**Work instructions**
Reproduce the records starting at the line containing "In a 1200×675" and ending after the line containing "D) the utility pole at pixel 103 240", with each "utility pole" changed to "lamp post" and nothing else altered.

* START Input rows *

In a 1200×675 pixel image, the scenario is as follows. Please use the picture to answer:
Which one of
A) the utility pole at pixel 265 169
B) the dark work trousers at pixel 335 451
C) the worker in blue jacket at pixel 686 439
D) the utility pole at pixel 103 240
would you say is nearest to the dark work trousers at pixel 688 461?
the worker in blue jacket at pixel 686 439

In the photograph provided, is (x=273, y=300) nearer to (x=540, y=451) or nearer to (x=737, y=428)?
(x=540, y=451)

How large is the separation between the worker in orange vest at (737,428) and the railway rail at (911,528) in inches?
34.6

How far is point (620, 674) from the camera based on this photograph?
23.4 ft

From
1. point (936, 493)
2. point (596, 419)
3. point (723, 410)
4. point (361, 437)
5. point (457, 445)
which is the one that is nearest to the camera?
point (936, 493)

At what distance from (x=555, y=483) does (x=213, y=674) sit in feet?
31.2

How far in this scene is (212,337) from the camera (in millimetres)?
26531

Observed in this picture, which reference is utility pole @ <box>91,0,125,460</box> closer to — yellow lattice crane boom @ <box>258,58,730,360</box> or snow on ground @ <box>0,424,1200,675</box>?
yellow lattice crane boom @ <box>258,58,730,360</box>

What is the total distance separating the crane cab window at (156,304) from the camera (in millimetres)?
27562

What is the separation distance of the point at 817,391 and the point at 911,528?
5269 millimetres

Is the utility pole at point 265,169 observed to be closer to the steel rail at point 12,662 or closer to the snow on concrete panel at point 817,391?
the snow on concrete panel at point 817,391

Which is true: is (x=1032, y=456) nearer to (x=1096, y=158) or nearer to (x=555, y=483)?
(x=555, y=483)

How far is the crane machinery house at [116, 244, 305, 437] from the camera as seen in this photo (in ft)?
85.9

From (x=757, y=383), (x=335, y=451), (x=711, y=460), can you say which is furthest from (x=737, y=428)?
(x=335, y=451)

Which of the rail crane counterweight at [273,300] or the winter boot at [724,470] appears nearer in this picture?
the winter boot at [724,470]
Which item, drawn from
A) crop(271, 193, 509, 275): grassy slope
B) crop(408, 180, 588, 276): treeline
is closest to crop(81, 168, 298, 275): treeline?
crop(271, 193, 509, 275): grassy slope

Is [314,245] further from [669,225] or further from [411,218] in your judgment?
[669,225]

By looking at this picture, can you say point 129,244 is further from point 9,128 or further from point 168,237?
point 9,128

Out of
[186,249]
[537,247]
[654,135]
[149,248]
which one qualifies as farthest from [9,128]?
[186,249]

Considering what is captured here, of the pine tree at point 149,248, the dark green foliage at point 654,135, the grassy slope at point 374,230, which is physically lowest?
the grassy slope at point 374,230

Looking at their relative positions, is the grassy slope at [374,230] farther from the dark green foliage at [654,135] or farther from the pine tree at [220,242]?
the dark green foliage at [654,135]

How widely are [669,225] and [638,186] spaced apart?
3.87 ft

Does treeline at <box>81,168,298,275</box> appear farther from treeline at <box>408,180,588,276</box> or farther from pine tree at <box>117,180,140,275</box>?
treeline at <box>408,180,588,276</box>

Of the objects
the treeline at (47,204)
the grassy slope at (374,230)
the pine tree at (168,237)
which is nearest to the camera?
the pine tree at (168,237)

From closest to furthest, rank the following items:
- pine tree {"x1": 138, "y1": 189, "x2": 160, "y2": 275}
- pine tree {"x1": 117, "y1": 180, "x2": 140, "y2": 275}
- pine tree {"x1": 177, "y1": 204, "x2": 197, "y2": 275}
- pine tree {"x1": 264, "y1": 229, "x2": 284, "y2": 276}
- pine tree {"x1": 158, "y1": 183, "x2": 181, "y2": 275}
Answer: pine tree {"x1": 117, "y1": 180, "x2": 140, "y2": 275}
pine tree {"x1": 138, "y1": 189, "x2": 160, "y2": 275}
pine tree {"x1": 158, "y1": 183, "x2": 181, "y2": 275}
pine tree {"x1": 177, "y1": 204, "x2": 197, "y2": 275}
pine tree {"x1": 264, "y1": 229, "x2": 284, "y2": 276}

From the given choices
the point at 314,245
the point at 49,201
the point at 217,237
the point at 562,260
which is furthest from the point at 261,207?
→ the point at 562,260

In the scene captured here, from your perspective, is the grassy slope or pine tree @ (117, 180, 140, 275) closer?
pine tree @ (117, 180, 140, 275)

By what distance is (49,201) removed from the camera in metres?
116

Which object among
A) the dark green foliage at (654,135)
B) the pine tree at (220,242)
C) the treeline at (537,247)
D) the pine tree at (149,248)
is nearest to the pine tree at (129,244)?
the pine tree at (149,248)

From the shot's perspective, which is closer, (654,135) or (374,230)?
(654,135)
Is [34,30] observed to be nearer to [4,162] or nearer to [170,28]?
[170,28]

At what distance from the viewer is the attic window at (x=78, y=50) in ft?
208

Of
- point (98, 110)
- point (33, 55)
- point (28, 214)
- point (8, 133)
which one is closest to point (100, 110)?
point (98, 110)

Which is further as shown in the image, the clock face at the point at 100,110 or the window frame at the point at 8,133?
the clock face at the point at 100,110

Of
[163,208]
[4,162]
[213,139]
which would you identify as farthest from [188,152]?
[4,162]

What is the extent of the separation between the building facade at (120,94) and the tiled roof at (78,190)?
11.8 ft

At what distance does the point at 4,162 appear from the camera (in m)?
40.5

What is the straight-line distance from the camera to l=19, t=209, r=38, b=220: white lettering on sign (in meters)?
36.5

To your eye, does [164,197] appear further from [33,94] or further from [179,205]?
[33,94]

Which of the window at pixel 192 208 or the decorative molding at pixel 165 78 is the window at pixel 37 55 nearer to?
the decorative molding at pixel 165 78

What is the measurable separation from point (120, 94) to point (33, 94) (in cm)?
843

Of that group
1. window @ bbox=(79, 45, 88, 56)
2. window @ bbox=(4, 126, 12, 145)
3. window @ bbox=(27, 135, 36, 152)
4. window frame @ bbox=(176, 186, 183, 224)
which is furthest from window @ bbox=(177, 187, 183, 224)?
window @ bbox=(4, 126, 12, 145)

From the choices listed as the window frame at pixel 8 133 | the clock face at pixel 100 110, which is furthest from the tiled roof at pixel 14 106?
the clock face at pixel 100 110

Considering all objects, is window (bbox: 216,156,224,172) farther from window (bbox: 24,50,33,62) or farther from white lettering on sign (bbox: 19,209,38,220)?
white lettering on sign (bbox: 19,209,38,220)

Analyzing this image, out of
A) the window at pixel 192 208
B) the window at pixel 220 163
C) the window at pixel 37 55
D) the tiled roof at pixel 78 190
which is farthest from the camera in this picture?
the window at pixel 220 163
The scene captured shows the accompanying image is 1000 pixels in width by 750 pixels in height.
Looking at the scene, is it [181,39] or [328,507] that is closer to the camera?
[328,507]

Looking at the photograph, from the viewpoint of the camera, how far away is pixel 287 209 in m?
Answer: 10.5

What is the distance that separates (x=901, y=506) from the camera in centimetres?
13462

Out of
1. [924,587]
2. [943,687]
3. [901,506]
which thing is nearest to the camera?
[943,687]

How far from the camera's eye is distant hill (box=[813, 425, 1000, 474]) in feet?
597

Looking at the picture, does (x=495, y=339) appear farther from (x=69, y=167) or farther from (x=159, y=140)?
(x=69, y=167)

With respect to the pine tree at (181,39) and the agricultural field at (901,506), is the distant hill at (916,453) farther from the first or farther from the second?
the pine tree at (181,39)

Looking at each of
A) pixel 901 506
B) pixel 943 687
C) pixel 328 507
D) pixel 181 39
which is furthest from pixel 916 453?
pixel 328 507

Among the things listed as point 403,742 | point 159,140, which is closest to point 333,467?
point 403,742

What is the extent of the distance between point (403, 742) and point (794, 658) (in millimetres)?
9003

* END Input rows *
* START Input rows *

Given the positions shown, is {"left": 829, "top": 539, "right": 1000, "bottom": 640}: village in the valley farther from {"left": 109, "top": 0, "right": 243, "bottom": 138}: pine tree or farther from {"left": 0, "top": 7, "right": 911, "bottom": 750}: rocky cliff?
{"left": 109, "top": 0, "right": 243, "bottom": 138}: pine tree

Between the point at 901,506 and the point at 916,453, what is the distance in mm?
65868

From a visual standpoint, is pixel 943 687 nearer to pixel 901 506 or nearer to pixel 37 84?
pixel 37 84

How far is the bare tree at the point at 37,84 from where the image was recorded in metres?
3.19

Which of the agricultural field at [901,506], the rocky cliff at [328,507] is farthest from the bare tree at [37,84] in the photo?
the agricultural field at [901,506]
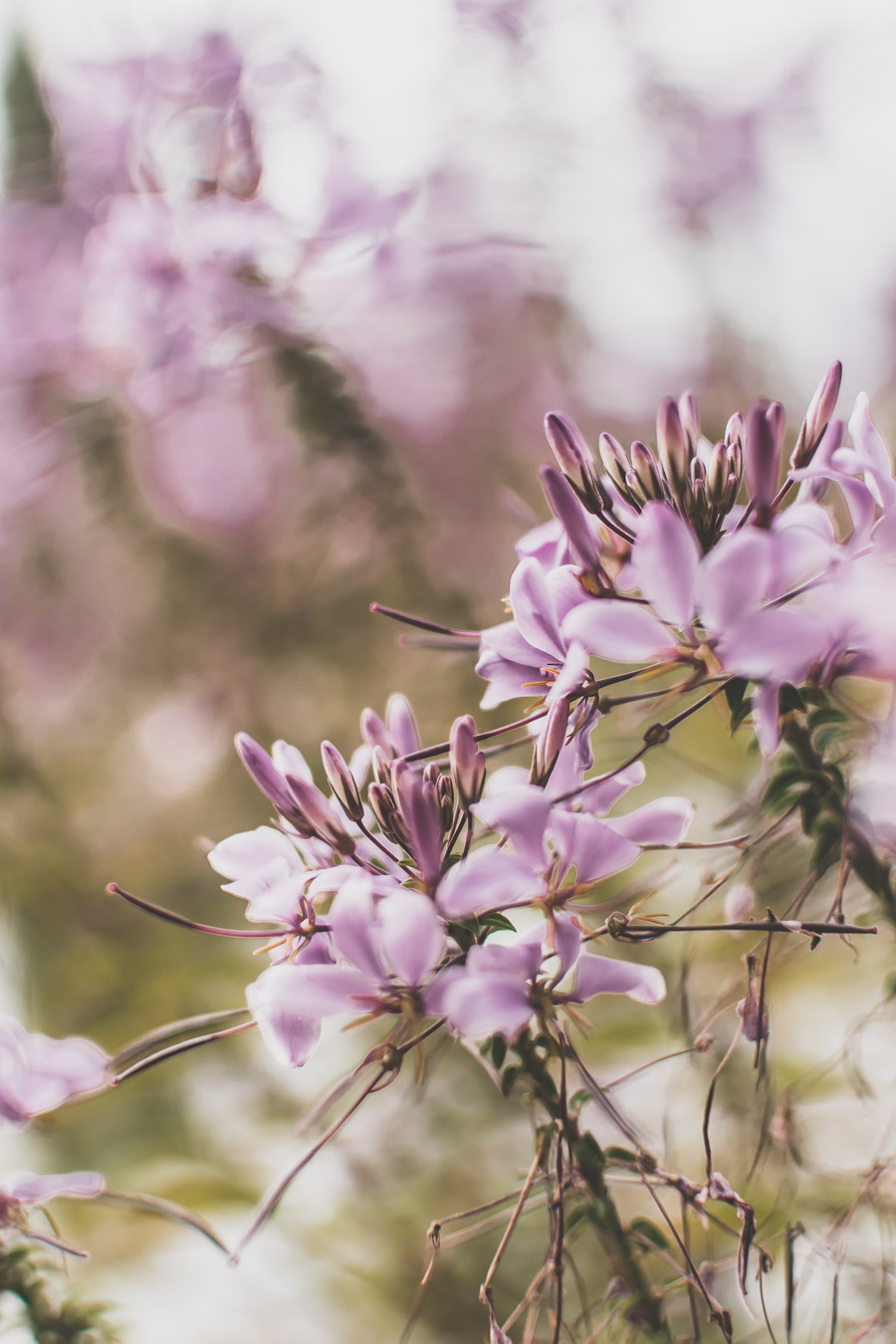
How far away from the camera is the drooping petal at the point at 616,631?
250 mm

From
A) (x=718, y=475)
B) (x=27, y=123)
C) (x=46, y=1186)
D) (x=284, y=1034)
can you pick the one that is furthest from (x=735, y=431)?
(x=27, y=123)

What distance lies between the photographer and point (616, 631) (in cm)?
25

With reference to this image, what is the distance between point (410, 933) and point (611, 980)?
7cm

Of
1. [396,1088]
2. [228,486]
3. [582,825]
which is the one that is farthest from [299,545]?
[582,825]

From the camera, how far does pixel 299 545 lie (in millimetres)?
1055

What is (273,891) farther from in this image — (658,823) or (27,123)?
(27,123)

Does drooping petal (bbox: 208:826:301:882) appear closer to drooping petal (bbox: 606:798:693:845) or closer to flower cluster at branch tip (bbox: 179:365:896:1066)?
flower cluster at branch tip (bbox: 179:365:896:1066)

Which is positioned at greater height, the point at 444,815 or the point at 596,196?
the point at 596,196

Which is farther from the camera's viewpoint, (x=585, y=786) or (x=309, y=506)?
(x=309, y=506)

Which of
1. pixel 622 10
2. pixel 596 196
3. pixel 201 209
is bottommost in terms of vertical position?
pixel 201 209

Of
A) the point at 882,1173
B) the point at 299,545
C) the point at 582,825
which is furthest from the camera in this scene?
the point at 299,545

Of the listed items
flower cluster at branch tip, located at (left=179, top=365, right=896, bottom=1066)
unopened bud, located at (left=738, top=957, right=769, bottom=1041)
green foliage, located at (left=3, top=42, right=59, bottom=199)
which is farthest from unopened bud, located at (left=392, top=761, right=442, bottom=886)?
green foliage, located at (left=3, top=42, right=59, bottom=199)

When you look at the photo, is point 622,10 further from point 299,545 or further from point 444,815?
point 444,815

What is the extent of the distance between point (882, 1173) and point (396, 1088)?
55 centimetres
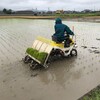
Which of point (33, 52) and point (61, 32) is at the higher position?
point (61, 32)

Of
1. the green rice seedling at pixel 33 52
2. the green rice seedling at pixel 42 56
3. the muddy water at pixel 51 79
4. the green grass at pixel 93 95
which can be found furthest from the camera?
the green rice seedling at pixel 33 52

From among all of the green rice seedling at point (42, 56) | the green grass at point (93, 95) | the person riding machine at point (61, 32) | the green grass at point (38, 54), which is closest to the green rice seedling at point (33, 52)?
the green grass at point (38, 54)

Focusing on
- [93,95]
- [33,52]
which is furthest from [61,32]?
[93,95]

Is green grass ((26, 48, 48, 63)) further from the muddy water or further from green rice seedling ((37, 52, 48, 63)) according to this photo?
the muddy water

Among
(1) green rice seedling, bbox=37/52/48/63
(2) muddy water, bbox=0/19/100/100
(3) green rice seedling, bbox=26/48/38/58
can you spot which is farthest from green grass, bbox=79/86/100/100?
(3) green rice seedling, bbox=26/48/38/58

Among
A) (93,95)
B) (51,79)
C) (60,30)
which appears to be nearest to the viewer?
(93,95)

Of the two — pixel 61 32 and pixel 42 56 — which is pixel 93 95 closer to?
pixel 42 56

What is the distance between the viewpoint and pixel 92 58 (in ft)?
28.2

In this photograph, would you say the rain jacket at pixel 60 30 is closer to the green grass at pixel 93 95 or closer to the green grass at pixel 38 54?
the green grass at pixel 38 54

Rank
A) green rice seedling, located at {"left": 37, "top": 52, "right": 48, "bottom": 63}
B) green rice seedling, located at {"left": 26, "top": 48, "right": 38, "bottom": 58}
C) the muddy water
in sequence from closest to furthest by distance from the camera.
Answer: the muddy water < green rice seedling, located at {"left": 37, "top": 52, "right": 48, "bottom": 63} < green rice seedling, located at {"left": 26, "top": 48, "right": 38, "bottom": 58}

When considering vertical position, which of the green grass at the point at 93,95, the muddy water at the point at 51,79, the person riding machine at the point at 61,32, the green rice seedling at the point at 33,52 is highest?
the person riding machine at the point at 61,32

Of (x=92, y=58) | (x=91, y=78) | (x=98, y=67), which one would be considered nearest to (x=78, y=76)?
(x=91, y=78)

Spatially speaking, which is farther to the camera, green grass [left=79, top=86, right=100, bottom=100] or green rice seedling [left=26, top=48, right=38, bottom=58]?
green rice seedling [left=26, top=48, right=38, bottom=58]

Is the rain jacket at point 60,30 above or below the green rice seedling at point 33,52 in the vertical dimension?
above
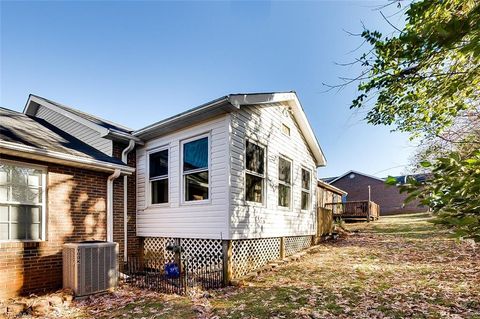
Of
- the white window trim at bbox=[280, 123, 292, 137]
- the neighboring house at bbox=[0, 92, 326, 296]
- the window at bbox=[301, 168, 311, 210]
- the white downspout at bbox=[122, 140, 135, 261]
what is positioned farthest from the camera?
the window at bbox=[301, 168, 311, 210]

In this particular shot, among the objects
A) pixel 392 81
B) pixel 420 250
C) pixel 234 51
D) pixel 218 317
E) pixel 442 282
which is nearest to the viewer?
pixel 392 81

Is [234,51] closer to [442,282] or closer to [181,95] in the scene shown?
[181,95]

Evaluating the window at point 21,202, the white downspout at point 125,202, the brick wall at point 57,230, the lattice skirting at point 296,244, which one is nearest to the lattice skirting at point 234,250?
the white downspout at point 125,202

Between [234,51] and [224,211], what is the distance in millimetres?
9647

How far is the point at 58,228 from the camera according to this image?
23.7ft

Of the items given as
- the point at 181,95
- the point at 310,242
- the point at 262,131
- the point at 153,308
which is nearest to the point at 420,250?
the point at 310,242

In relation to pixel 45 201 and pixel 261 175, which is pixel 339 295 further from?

* END Input rows *

**The result**
In a 1200×675 pixel image, the scenario is as follows. Please use the picture to answer:
Which one of
A) the lamp post at pixel 265 169
B) the dark work trousers at pixel 335 451
C) the worker in blue jacket at pixel 686 439
D) the lamp post at pixel 103 240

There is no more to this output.